4. Major surgery within 28 days prior to day -6 of ulixertinib. 5. Not willing to avoid grapefruit, grapefruit juices, grapefruit hybrids, oranges,
pummelos, and exotic citrus fruits from 7 days prior to day -6 of ulixertinib and
during the entire study due to potential CYP3A4 interaction with the study
medications.
6. Intake of any herbal preparations or medications (including, but not limited to,
Saint John's Wort and ginkgo biloba) and dietary supplements within 7 days prior to
day -6 of ulixertinib due to potential CYP3A4 interaction with the study medications. 7. Unable or unwilling to discontinue use of any drug known to be a strong inhibitor of
CYP3A4, CYP1A2 or CYP2D6 or strong inducer of CYP3A4 (prohibited inducers and
inhibitors must be discontinued within 2 weeks prior to day -6 of ulixertinib; see
section 10.3 Appendix C)
8. Unable or unwilling to discontinue use of any drug known to be a sensitive CYP3A4
substrate with a narrow therapeutic index as defined in the protocol.

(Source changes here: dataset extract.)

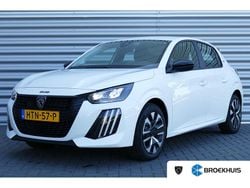 Wit Nieuw 2025 Peugeot 208 Style Hatchback | € 23.895 (Eerlijke prijs)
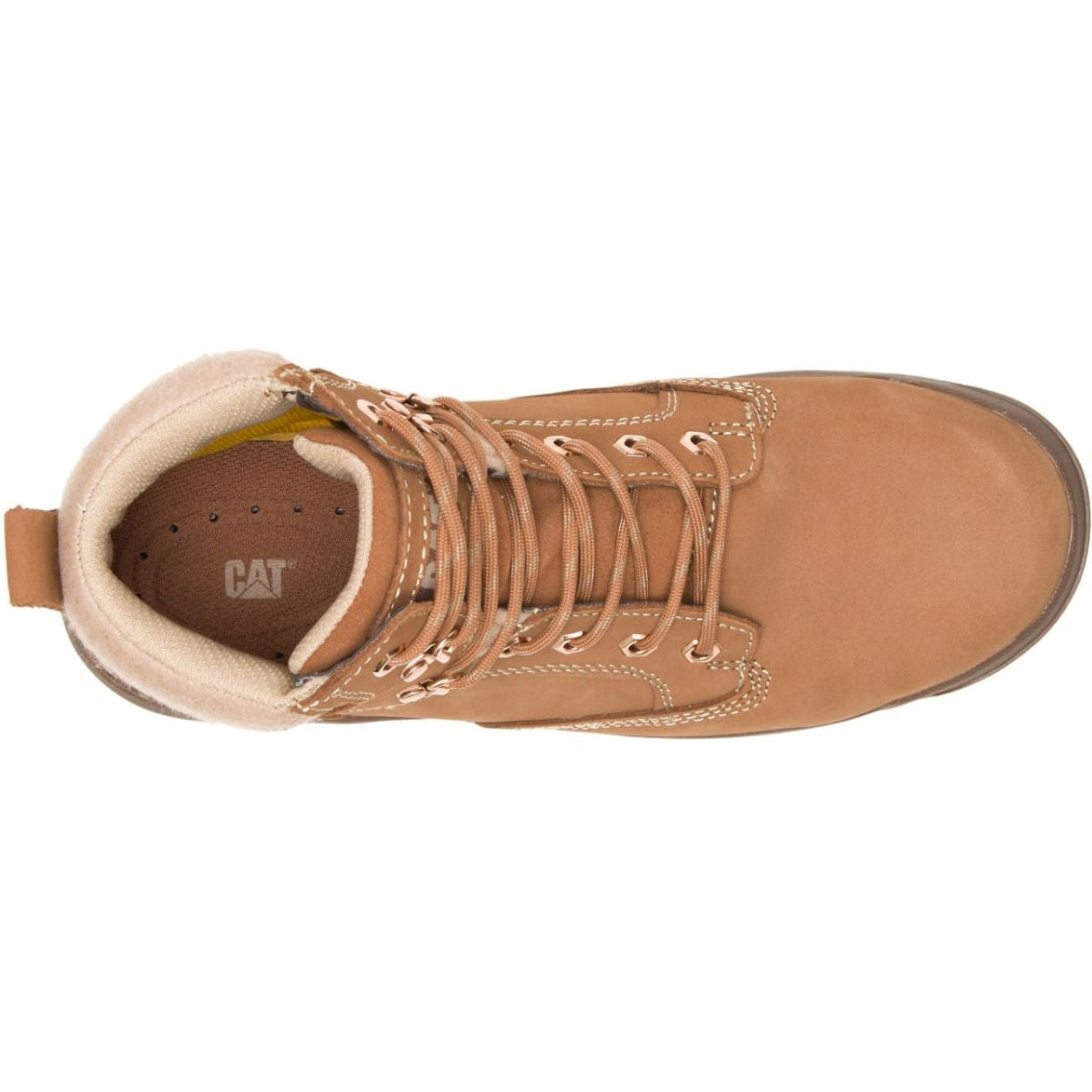 CAT Women's Tess Steel Toe Work Boot - Sundance - P91009 - Overlook Boots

9. Central nervous system metastases are allowed only for patients RAS-mutated and
NF1-mutant melanoma cohorts
- (1) no leptomeningeal disease is present, (2)
Intracranial disease is controlled by prior therapies, as evidenced by brain imaging
2 weeks post treatment indicating no new intracranial disease, (3) stable or
decreasing dose of steroids is provided patient on ≤ 20mg of prednisone or it's
equivalent daily.
10. Any important medical illness or abnormal laboratory finding that would increase the
risk of participating in the study (based on the investigator's judgment)

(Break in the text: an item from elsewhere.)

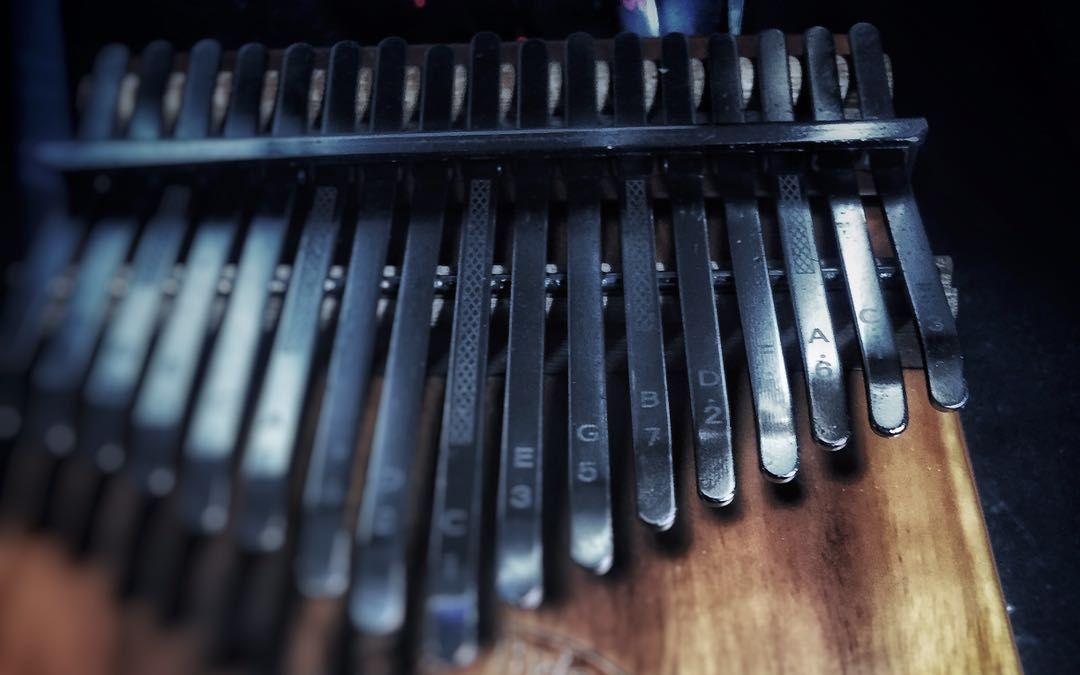 活动作品卡林巴琴lemon单音版练习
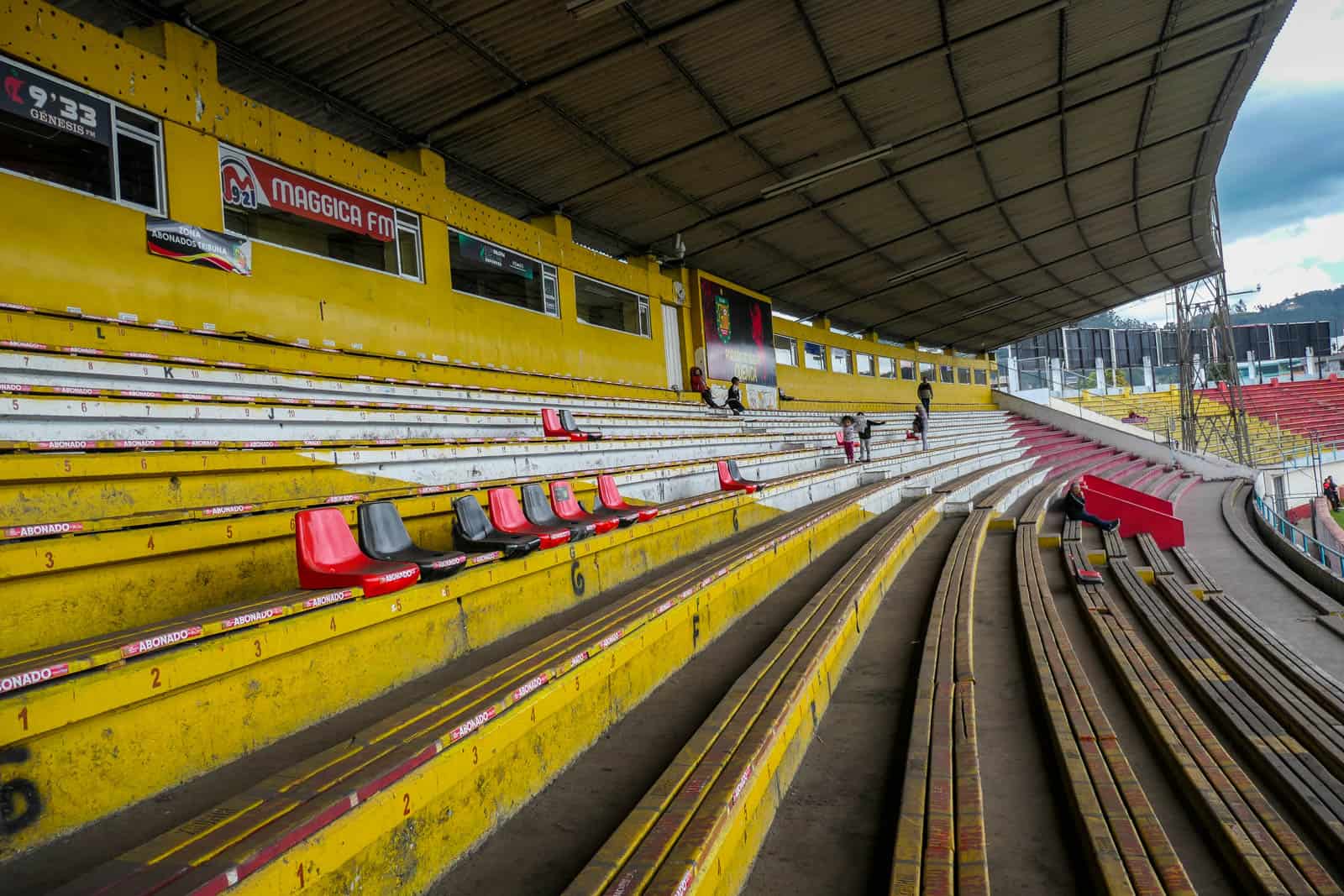 Voetbal op het derde niveau van Ecuador; een hele belevenis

11. Psychiatric illness/social situations that would limit compliance with study
requirements. 12. Has a known additional malignancy that is active and/or progressive requiring
treatment; non-melanoma skin cancers, non-invasive bladder cancer, and carcinoma in
situ of the cervix, prior history of prostate cancer provided the patient is not
undergoing active systemic treatment other than hormonal therapy and has documented
PSA that is undetectable (<0.2ng/mL), prostate carcinoma in remission and did not
receive systemic treatment, papillary thyroid cancer did not receive adjuvant
radioactive iodine, Stage Rai stage 0 Chronic lymphocytic leukemia does not require
systemic treatment, lymphoma, hairy-cell leukemia, or myelodysplasia is in complete
remission and or other cancer for which the patient has been disease-free for at
least two years.
Has a known additional malignancy that is active and/or progressive requiring
treatment.
13. Impaired GI function or GI disease that may significantly impair absorption (e.g.,
inflammatory bowel disease (IBD), malabsorption syndrome, small bowel resection,
uncontrolled vomiting or diarrhea)
14. Inability to swallow oral medications. 15. Patients with autoimmune diseases that require systemic corticosteroid treatment.